Unit | 1/1′ | 2 | 3 | 4 | 5/5′ | 6/6′ |
---|---|---|---|---|---|---|
Rbo | ||||||
1H | 3.97/4.05 | 3.90 | 3.90 | 4.08 | 4.08/4.12 | |
13C | 67.92 | 71.31 | 71.31 | 78.93 | 65.72 | |
α-GlcNAc | ||||||
1H | 5.07 | 3.93 | 3.83 | 3.49 | 4.03 | 3.79/3.90 |
13C | 97.61 | 55.08 | 72.22 | 71.39 | 72.22 | 61.82 |
Inactivation of tarM in S. aureus Strain RN4220 Leads to Resistance to Serogroup B Phages
Cell wall phosphate content and WTA polymerase activity in the previously described phage-resistant S. aureus 52B2 mutant are similar to those of the parental strain, suggesting that this mutant produces WTA but lacks GlcNAc modification (20). In addition, it has been demonstrated that both α-GlcNAc and β-GlcNAc residues can allow adsorption and infection by phages 80 and 52A (42, 43), which belong to phage serogroup B. These pioneering studies suggested that it should be possible to identify the WTA GlcNAc-transferase of S. aureus by screening transposon mutant libraries for resistance to serogroup B phages.
We chose S. aureus strain RN4220 for this approach because it is free of capsule and prophages (44), which might interfere with the screening procedure. Strain RN4220 was mutagenized with a mariner-based transposon, which enables fully random insertion of an erythromycin resistance cassette into the chromosome (45). By screening the transposon library with phage 80, we isolated a mutant K6, which was resistant to all tested temperate serogroup B phages including phage 11, 80, and 52A, whereas susceptibility to the unrelated lytic phage K was retained (Fig. 2B). Analysis of the genomic DNA sequence flanking the transposon revealed that the transposon had integrated into the open reading frame SACOL1043, which encodes a protein of unknown function with similarity to glycosyltransferases and which we renamed tarM. The gene was disrupted at 1119 bp downstream of the start codon (Fig. 2A). The tarM mutant K6 exhibited no major changes in growth kinetics, microscopic appearance, or antibiotic susceptibility patterns compared with the parental strain (data not shown). Of note, tarM is not located within one of the known WTA gene clusters. The adjacent genes all have unknown functions and have not been implicated in cell wall biosynthesis (Fig. 2A).

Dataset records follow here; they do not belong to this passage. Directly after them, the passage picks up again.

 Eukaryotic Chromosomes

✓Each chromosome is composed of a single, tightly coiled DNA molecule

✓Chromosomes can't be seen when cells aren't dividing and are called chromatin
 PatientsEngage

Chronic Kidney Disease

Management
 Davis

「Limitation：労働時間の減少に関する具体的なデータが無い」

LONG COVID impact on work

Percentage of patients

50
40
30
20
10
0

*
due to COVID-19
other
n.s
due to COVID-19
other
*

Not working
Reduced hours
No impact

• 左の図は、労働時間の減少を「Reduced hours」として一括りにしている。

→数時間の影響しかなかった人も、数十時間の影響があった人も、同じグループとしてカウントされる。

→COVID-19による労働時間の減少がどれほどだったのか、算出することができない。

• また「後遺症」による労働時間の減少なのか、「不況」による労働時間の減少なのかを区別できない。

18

To verify that the phage resistance phenotype is due to disruption of tarM, we transformed mutant K6 with a complementation plasmid pRB474-tarM containing tarM under the control of a constitutive promoter. The complemented mutant was susceptible to serogroup B phage 11, 80, and 52A (Fig. 2B, right), confirming that an intact tarM is required for rendering S. aureus RN4220 susceptible to serogroup B phages, possibly by transferring α-GlcNAc residues to the WTA backbone.
tarM Disruption Leads to Altered WTA That Lacks the α-GlcNAc Residues
To determine the presence or absence of GlcNAc on the WTA backbone of the tarM mutant K6, we extracted and analyzed WTAs from mutant and parental strain. Although the PAGE migration behaviors of WTA from wild-type (Fig. 3A, lane 1) and tarM-complemented mutant strain (lane 3) were almost the same, the tarM mutant WTA migrated much faster (lane 2) and exhibited weaker staining with Alcian blue-silver solution. This finding is in agreement with the anticipated reduction of the WTA mass by almost 50% in the absence of GlcNAc modification, thereby supporting the assumption that disruption of tarM led to the loss of WTA GlcNAc residue.

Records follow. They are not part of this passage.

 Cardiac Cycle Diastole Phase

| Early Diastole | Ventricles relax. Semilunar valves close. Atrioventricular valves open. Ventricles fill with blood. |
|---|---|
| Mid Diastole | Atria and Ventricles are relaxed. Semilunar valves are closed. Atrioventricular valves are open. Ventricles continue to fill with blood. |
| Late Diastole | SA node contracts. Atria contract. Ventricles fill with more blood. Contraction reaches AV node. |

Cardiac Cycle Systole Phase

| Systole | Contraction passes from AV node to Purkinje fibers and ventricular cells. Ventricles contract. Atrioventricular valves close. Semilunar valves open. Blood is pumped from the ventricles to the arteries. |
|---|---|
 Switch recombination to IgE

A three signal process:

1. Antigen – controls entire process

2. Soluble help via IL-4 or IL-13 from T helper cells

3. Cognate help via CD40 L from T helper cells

Wild-type WTA (Fig. 3B, left) could be stained with WGA that specifically binds to GlcNAc in a dot blot lectin overlay analysis, whereas the K6 mutant WTA did not react with WGA, further supporting the absence of GlcNAc substitution in the WTA of mutant K6.
WTA samples were further purified by ion-exchange chromatography and analyzed by 1H NMR spectroscopy. As clearly demonstrated in Fig. 3C, the two fingerprint signals of α-GlcNAc, i.e. the anomeric proton at δ 5.07 and NAc at δ 2.08 (marked with vertical dotted lines) were present in the spectra of wild-type and tarM-complemented K6 WTA but were completely absent from the NMR spectrum of mutant K6 WTA. In agreement with this finding, the GlcN/phosphate ratio decreased from 0.63 in the case of wild type to 0.04 for K6, whereas this ratio increased again to 0.68 in the complement mutant. These data demonstrate that the disruption of tarM in mutant K6 leads to the loss of α-GlcNAc from WTA and that complementation with tarM restores the WTA α-GlcNAc modification.
Recombinant TarM Has WTA GlcNAc-transferase Activity
To verify in vitro that TarM represents a WTA GlcNAc-transferase, we produced recombinant TarM with an N-terminal His6 tag by cloning the gene in plasmid pET28a and expressing in E. coli BL21(DE3). Upon isopropyl β-d-1-thiogalactopyranoside induction, a prominent protein band with the expected mass of recombinant TarM (55 kDa) could be observed in SDS-PAGE after Coomassie Blue staining (Fig. 4A, left panel) or Western blot analysis with a monoclonal His tag-specific antibody (right panel), indicating successful recombinant expression of TarM.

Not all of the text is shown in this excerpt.